David Perdue: I entered Georgia governors race to ‘stop Stacey Abrams’
Former Sen. David Perdue joins ‘Hannity’ in his first interview since announcing bid
EXCLUSIVE: Former GOP Sen. David Perdue of Georgia, who is primary challenging Republican Gov. Brian Kemp in this year’s election, is rolling out a plan to create an Election Law Enforcement Division in the Peach State.
“What happened in 2020 should never happen again,” Perdue said on Thursday morning as he announced his proposal to create a law enforcement unit that would investigate election crimes and fraud in Georgia and would have the authority to make arrests.
Perdue’s announcement, which was shared first with Fox News, also includes a call for election results in the state to be independently audited before being certified.
Georgia was one of a half dozen states where now President Biden narrowly edged former President Donald Trump to win the White House in the 2020 election.
Biden topped Trump by less than 12,000 votes out of nearly 5 million cast in Georgia. The ballots in Georgia were counted three times – the original Election Day count, a mandatory hand recount and a recount requested by Trump’s campaign. Infuriated with Kemp’s refusal to help him upend the results in Georgia and for certifying the state’s election results, Trump has repeated vowed to return to the state to campaign against Kemp.
FILE – Sen. David Perdue, R-Ga., speaks during a "Save the Majority" rally in Augusta, Ga. on Dec. 10, 2020.
(AP Photo/John Bazemore, File)
Perdue announced his candidacy for governor early in December, after months of encouragement from Trump to run. The former president formally endorsed Perdue the day after he launched his campaign. Perdue’s move set up an epic GOP primary battle with the conservative incumbent in a one time solidly red state that’s become a top general election battleground.
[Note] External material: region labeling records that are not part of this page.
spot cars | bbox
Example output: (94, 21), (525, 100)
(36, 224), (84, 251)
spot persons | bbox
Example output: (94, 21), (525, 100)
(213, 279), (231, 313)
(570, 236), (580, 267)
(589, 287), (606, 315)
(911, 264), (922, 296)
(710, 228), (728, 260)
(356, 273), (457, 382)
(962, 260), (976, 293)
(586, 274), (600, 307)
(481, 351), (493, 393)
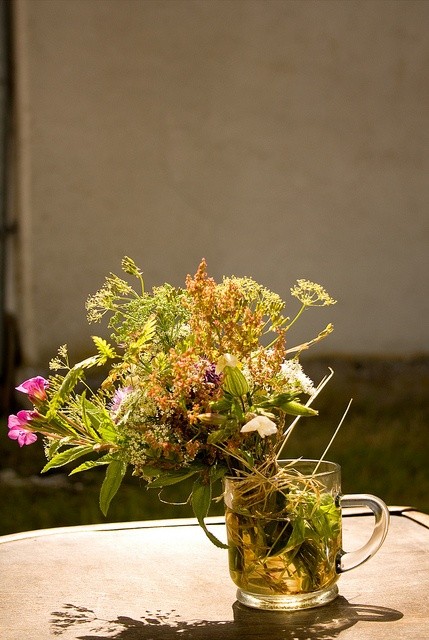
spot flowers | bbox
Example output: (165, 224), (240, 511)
(7, 250), (342, 593)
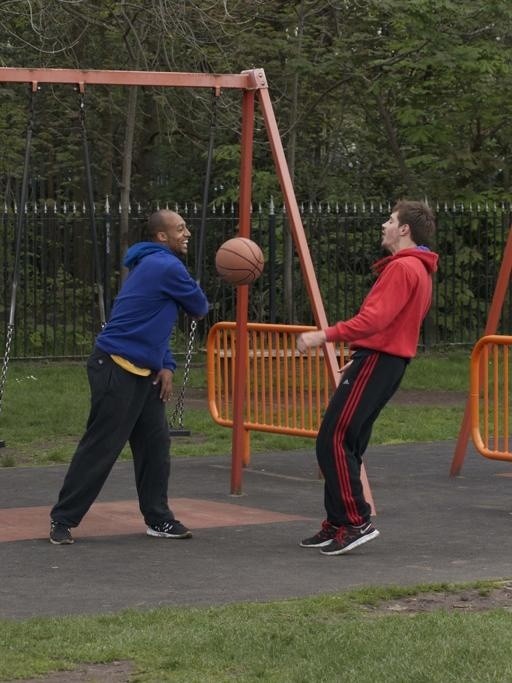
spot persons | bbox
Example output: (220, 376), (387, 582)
(49, 209), (211, 545)
(295, 197), (438, 556)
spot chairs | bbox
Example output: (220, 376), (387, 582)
(299, 519), (380, 555)
(146, 518), (194, 538)
(49, 519), (75, 545)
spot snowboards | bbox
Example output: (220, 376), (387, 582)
(215, 238), (264, 284)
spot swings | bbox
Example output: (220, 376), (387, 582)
(76, 79), (216, 434)
(0, 83), (36, 448)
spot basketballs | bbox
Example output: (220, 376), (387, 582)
(215, 238), (264, 284)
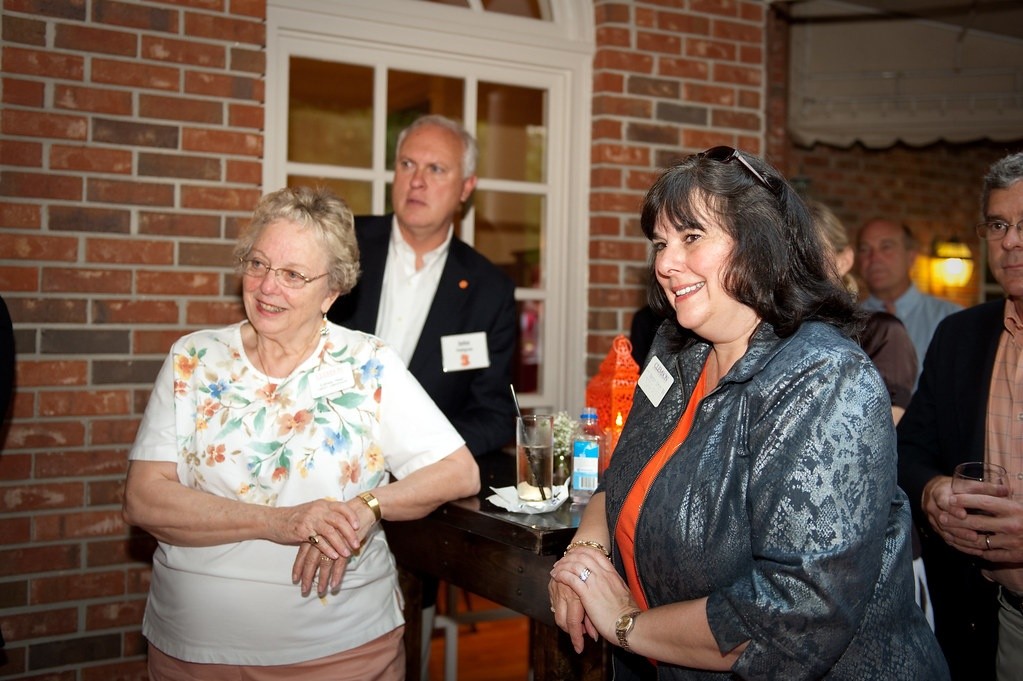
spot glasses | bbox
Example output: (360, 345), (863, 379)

Perdue, a former corporate chief executive officer who was elected to the Senate in 2014, was defeated in his bid for a second term by a razor-thin margin by Democrat Jon Ossoff in Georgia’s twin Jan. 5, 2021 runoff elections. Democrat Raphael Warnock edged Republican Sen. Kelly Loeffler in the other contest, handing the Democrats the Senate majority.
The former senator took aim at Kemp in explaining why the proposed election law enforcement unit is needed.
“When Georgians had legitimate questions about the November election, Kemp refused to investigate or fix problems before the January runoff.,” Perdue charged in a statement to Fox News. “Leave it to a 20-year career politician like Kemp to sit on his hands when we needed him most. He failed us, and Georgians lost confidence that their vote would count.”
Republican Gov. Brian Kemp of Georgia, at a campaign event in Athens, Georgia, in June 18, 2021.
(Brian Kemp Campaign)
Perdue emphasized that “the purpose of this law enforcement unit is to give Georgians confidence that only legal votes will be counted, and that anyone who tries to interfere with our elections will be arrested and prosecuted.”
And he described his call for elections to be independently audited before they are certified as “a commonsense step to safeguard our election integrity and ensure transparency and accountability in our system. When I’m Governor, we’ll have the safest and securest elections in the country.”
The announcement by Perdue comes two days after conservative Republican Gov. Ron DeSantis of neighboring Florida proposed a budget that includes spending $5.7 million to create an Office of Election Crimes and Security.
Fueled by Trump’s repeated unfounded claims that the 2020 presidential election was “rigged” and “stolen” from him, election integrity has become a top issue for Republican voters. Georgia and Florida are among a dozen and a half states – where Republicans control the governor’s office and the legislature – that have passed into law measures that tighten voting access rules, which Democrats charge are voter suppression moves.
Kemp and Perdue are the top two gubernatorial contenders in a Republican primary field that also includes former state rep. Vernon Jones, a leading Black Trump supporter and surrogate in the 2020 election who switched his allegiance from the Democrats to the GOP.
Stacey Abrams, the voting rights champion, former state Democratic legislative leader, and rising national star in her party who narrowly lost to Kemp in 2018, launched her second straight run for governor a week before Perdue jumped into the race.
FILE – In this Nov. 2, 2020, file photo, Stacey Abrams speaks at a rally for now President Joe Biden, at Turner Field in Atlanta.
(AP Photo/Brynn Anderson, File)
Perdue, in his statement, also charged that “Kemp caved to Stacey Abrams before the November election and weakened our elections standards.”
Perdue appeared to be pointing towards a sweeping overhaul of the way Georgia elections were administered, that Kemp quietly signed into law in 2019. Some of the provisions, which were backed by Democrats, addressed concerns raised during Kemp’s 2018 victory over Abrams regarding how nonwhite voters were treated.
The law, which was approved by Georgia’s GOP controlled legislature, blocked county election officials from rejecting absentee ballots due to mismatched signatures and prevented people from being kicked off the voting rolls due to information that doesn’t match government databases.